Transcribe the records word for word, beginning with the line that contains "All things considered, is" and continuing through the end of the records.

• [DATASET ENTRIES]
■ ■ ■ ■ ■ ■ ■

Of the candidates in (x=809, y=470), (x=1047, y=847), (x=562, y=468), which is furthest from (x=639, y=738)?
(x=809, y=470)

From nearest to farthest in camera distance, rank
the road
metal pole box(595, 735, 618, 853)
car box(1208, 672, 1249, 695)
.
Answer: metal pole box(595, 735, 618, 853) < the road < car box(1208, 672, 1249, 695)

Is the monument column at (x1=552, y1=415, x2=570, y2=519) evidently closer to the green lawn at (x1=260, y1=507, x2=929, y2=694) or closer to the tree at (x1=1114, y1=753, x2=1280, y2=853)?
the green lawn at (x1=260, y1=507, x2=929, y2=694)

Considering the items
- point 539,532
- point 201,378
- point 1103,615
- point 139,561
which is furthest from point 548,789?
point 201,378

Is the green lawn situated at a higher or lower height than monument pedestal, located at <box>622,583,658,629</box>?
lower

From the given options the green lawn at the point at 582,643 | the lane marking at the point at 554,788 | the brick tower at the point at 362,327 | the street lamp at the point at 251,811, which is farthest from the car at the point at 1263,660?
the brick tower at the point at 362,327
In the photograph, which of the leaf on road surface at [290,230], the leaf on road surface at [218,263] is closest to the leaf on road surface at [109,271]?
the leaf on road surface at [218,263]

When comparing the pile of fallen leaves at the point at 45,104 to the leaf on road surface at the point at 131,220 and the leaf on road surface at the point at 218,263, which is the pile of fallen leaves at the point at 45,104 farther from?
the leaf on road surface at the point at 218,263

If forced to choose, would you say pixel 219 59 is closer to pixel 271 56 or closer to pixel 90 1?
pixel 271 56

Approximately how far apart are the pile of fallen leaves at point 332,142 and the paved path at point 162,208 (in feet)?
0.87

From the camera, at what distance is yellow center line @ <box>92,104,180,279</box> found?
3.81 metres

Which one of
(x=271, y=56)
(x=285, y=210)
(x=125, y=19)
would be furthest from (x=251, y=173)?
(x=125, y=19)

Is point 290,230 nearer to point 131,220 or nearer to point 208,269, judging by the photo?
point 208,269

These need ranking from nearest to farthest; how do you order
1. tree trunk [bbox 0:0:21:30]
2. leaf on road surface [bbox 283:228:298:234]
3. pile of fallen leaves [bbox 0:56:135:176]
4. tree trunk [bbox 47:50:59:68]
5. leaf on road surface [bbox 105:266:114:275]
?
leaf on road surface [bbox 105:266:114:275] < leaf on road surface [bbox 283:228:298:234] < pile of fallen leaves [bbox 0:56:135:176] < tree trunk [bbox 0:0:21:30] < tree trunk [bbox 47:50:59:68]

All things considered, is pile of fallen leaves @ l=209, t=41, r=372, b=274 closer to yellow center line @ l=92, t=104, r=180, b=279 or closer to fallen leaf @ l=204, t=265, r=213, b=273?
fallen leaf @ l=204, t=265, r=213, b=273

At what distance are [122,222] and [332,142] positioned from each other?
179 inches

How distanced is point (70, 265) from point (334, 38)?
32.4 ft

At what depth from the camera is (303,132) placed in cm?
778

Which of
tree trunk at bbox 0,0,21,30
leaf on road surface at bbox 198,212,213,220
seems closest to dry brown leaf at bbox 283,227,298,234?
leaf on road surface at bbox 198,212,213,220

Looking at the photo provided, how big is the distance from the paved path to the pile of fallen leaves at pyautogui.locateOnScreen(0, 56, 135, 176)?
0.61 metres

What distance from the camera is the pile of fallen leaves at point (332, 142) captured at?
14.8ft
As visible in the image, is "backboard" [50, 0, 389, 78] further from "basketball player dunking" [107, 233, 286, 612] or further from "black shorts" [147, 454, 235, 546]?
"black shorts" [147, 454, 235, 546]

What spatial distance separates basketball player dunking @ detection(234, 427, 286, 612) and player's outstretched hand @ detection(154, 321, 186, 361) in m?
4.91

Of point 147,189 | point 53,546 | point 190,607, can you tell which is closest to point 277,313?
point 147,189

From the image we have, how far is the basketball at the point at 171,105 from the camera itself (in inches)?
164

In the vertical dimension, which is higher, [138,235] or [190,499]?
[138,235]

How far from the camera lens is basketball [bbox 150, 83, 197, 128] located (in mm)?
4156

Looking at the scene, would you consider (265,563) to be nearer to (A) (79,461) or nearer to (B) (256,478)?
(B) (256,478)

■ ■ ■ ■ ■ ■ ■

• [TASK ANSWER]
All things considered, is pile of fallen leaves @ l=209, t=41, r=372, b=274 closer to yellow center line @ l=92, t=104, r=180, b=279 or closer to fallen leaf @ l=204, t=265, r=213, b=273?
fallen leaf @ l=204, t=265, r=213, b=273

At what distance are [122,222] and [332,142] positioned from each other?
179 inches

How distanced is point (70, 265) from point (334, 38)?
32.4 ft

At what depth from the camera is (303,132) placed in cm?
778

Which of
tree trunk at bbox 0,0,21,30
leaf on road surface at bbox 198,212,213,220
seems closest to dry brown leaf at bbox 283,227,298,234?
leaf on road surface at bbox 198,212,213,220

Looking at the photo provided, how big is the distance from the paved path to the pile of fallen leaves at pyautogui.locateOnScreen(0, 56, 135, 176)?
0.61 metres

What distance from the camera is the pile of fallen leaves at point (332, 142) captured at?
14.8ft
As visible in the image, is "backboard" [50, 0, 389, 78] further from "basketball player dunking" [107, 233, 286, 612] or further from "black shorts" [147, 454, 235, 546]?
"black shorts" [147, 454, 235, 546]

What spatial distance separates basketball player dunking @ detection(234, 427, 286, 612) and player's outstretched hand @ detection(154, 321, 186, 361) in m?
4.91

Of point 147,189 | point 53,546 | point 190,607, can you tell which is closest to point 277,313?
point 147,189

From the image we have, how far is the basketball at the point at 171,105 from the camera itself (in inches)?
164

In the vertical dimension, which is higher, [138,235] or [190,499]?
[138,235]

How far from the camera lens is basketball [bbox 150, 83, 197, 128] located (in mm)?
4156

Looking at the scene, would you consider (265,563) to be nearer to (A) (79,461) or nearer to (B) (256,478)?
(B) (256,478)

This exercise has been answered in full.